• [EXERCISE REQUIREMENTS]: Copy out, word for word, the news article about the suspension of three Wanggang village officials.

• [DOCUMENT EXTRACT]:
======

'Wukan-style' protests lead to trio's suspension
Three senior Communist Party officials in Guangzhou's Wanggang village have been suspended, in the city government's first concrete response since villagers staged a 'Wukan-style' protest against illegal land occupation and alleged corruption last month.
Villagers said officials from the Jiahe sub-district met Wanggang party members yesterday and announced that Wanggang party secretary Li Zhihang and two of his deputies would be temporarily suspended. Villagers said Li made more than 400 million yuan (HK$492 million) by occupying collective land.
Villagers said sub-district officials suspended the three because the village party committee lacked unity.
'They also said that in the past three years, since Li took office, there were too many examples of illegal construction,' one 38-year-old villager said. 'They also said the authorities had found that 570 mu [38 hectares] of farmland had been illegally reclaimed.'
About 1,000 Wanggang villagers rallied at the Guangzhou city government headquarters for a third time when the annual session of the Guangdong provincial people's congress closed before the Lunar New Year holiday. They vowed to turn Wanggang into 'Guangdong's second Wukan', and called for the immediate suspension of Li and the return of their land.

======

• [RECORDED DATA]:

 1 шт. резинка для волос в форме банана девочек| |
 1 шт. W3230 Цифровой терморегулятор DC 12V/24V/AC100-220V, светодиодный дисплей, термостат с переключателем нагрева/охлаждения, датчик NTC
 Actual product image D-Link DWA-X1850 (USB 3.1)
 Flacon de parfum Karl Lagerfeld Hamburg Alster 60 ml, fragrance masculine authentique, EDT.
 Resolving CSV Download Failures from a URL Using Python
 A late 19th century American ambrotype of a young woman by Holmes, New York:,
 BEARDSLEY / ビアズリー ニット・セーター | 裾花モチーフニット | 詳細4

======

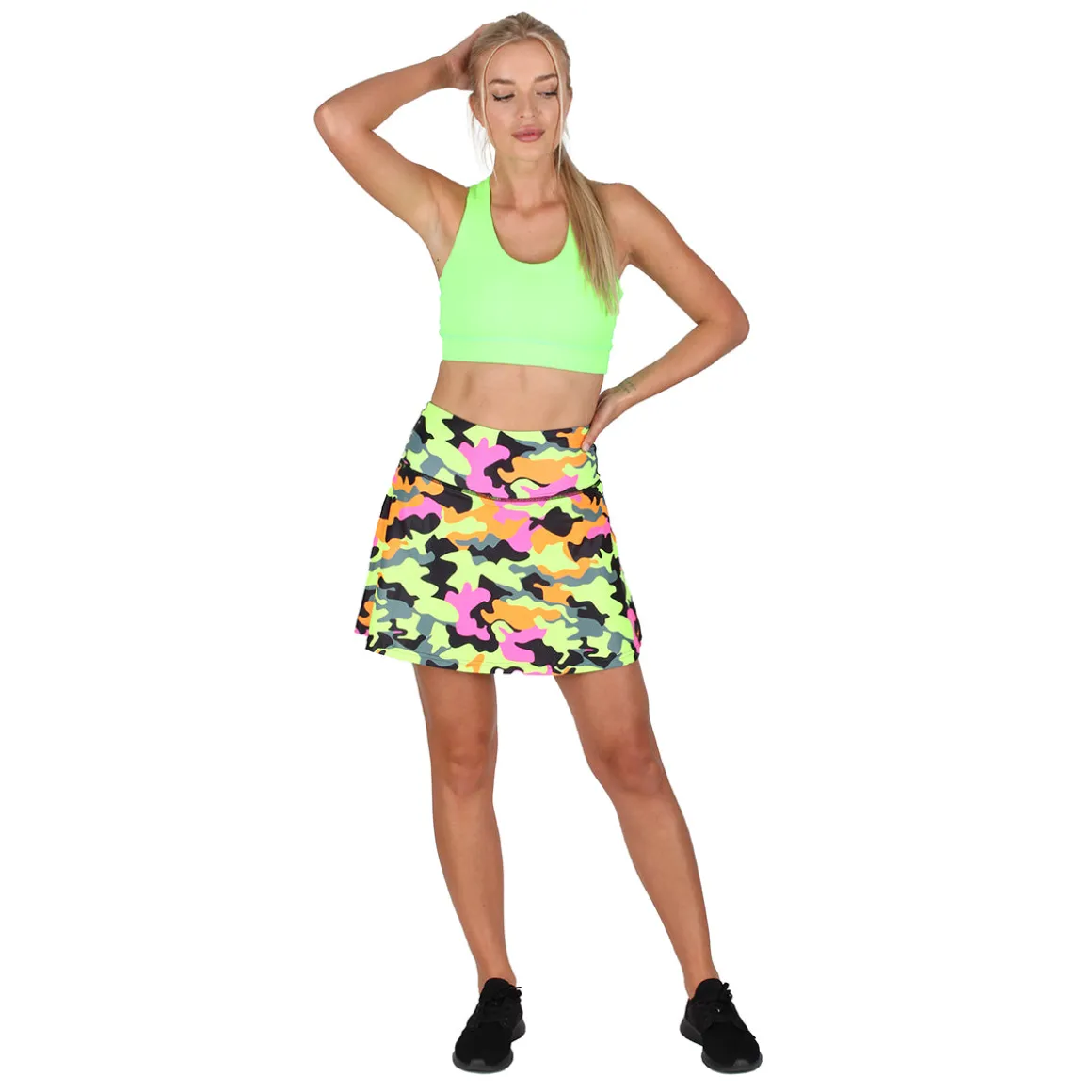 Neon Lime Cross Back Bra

======

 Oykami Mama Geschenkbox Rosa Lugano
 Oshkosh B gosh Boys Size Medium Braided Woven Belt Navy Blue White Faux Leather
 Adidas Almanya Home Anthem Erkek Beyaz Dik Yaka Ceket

======

• [TASK RESULT]:
'Wukan-style' protests lead to trio's suspension
Three senior Communist Party officials in Guangzhou's Wanggang village have been suspended, in the city government's first concrete response since villagers staged a 'Wukan-style' protest against illegal land occupation and alleged corruption last month.
Villagers said officials from the Jiahe sub-district met Wanggang party members yesterday and announced that Wanggang party secretary Li Zhihang and two of his deputies would be temporarily suspended. Villagers said Li made more than 400 million yuan (HK$492 million) by occupying collective land.
Villagers said sub-district officials suspended the three because the village party committee lacked unity.
'They also said that in the past three years, since Li took office, there were too many examples of illegal construction,' one 38-year-old villager said. 'They also said the authorities had found that 570 mu [38 hectares] of farmland had been illegally reclaimed.'
About 1,000 Wanggang villagers rallied at the Guangzhou city government headquarters for a third time when the annual session of the Guangdong provincial people's congress closed before the Lunar New Year holiday. They vowed to turn Wanggang into 'Guangdong's second Wukan', and called for the immediate suspension of Li and the return of their land.